What you need to do:
List all lines of the data that include the string "Vietnam".

Study material:
[Start of Attachment]

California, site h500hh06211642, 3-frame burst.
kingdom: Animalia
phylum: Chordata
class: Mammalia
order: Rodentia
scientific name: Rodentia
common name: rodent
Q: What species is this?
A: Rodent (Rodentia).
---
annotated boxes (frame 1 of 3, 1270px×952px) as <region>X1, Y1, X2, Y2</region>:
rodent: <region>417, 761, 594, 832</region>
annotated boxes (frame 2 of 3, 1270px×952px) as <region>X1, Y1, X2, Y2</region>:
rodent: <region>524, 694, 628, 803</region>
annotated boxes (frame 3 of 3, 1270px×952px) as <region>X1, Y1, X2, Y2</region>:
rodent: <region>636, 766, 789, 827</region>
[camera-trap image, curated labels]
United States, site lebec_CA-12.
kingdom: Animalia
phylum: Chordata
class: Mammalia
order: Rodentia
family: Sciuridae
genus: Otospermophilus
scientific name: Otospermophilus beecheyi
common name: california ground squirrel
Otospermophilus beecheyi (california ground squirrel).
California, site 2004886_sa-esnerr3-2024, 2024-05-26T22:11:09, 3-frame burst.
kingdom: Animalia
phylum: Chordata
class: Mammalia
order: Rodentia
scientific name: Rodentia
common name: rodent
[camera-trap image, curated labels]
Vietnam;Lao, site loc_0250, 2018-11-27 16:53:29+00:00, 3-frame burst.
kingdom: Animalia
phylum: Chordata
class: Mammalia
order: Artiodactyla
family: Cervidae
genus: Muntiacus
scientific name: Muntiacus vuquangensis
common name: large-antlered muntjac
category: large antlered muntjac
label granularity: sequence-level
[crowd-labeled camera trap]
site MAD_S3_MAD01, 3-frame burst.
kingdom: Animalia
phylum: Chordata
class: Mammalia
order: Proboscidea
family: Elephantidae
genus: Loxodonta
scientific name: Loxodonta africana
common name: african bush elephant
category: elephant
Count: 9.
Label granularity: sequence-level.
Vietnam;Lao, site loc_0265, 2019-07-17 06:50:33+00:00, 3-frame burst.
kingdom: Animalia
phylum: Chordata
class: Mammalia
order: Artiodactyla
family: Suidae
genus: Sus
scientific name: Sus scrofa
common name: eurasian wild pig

[End of Attachment]

Written solution:
Vietnam;Lao, site loc_0250, 2018-11-27 16:53:29+00:00, 3-frame burst.
Vietnam;Lao, site loc_0265, 2019-07-17 06:50:33+00:00, 3-frame burst.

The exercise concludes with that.